Arbeiterwohlfahrt

Kreisverband Offenbach am Main - Stadt e.V.

Presseinformationen

12.11.2015 - Heile, heile Gänsschen

AWO startet Kampagne mit Prinzenpaar Inge I. und Kurt III.

Offenbach. Mit einem dreifach donnernden „Offebach Hallau“ begrüßte Moderator Karl-Heinz Stier Gäste und Aktive beim Kampagnenstart der AWO im Else-Herrmann-Haus. Lederanien, wie es singt und lacht zur Fassenacht, das war das Thema im Erzählcafé der AWO.
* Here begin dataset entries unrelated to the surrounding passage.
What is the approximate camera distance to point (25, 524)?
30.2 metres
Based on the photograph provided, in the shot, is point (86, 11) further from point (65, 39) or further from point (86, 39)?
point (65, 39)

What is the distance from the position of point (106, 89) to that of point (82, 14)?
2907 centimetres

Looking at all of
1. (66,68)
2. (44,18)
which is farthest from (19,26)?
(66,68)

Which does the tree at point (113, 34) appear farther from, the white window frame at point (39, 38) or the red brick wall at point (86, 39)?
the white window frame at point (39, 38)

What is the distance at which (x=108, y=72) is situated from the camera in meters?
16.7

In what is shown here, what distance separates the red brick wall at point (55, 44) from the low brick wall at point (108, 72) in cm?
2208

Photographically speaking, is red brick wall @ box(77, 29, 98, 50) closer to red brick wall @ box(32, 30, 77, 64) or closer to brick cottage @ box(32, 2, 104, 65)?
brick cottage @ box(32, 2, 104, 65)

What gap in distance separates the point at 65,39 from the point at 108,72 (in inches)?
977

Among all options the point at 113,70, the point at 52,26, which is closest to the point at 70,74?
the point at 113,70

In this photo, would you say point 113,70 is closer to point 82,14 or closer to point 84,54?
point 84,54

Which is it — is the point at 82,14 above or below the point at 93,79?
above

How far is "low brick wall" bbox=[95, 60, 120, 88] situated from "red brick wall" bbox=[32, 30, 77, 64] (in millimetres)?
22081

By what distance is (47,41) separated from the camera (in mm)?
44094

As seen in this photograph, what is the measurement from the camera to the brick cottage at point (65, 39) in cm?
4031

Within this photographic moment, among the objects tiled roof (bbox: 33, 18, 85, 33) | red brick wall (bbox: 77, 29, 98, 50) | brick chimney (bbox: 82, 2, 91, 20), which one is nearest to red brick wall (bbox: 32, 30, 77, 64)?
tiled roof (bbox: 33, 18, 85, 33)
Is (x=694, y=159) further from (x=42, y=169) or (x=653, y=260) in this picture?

Illustre Teilnehmer begrüßte Stier dann auch mit Co-Moderator Karl-Heinz Eitel. Die Ehre gaben sich Ihre Hoheiten Prinzessin Inge I. (Inge Lamby-Lang) und Prinz Kurt III. (Kurt Vetter) von Lederanien, das Regentenpaar der Kampagnen 1968/1969 und 1969/1970. Zwei Kampagnen am Stück, eine reife Leistung, wie Stier feststellte. Das macht nicht jeder. Aber Prinzessin Inge I. erklärte: „Wir haben uns gut vertragen. Und wir hatten sehr viel Spaß!“ Da geht die schönste Kampagne wie im Flug vorbei.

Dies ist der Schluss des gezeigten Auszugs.